= Try it =
The expected output is the complete data, reproduced exactly.

= Exercise data =
++++

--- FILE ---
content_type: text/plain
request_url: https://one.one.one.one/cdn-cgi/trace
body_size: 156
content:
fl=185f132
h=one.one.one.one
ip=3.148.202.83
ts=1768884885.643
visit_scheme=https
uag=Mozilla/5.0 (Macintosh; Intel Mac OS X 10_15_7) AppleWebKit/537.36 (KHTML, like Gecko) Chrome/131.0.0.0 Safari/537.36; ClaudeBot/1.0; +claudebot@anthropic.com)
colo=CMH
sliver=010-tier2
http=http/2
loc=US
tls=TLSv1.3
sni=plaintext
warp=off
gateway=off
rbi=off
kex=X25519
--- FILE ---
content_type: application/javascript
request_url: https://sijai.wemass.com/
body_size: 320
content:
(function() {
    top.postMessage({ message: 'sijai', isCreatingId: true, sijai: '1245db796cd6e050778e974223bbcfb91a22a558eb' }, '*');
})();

++++

= Reply to the exercise =
--- FILE ---
content_type: text/plain
request_url: https://one.one.one.one/cdn-cgi/trace
body_size: 156
content:
fl=185f132
h=one.one.one.one
ip=3.148.202.83
ts=1768884885.643
visit_scheme=https
uag=Mozilla/5.0 (Macintosh; Intel Mac OS X 10_15_7) AppleWebKit/537.36 (KHTML, like Gecko) Chrome/131.0.0.0 Safari/537.36; ClaudeBot/1.0; +claudebot@anthropic.com)
colo=CMH
sliver=010-tier2
http=http/2
loc=US
tls=TLSv1.3
sni=plaintext
warp=off
gateway=off
rbi=off
kex=X25519
--- FILE ---
content_type: application/javascript
request_url: https://sijai.wemass.com/
body_size: 320
content:
(function() {
    top.postMessage({ message: 'sijai', isCreatingId: true, sijai: '1245db796cd6e050778e974223bbcfb91a22a558eb' }, '*');
})();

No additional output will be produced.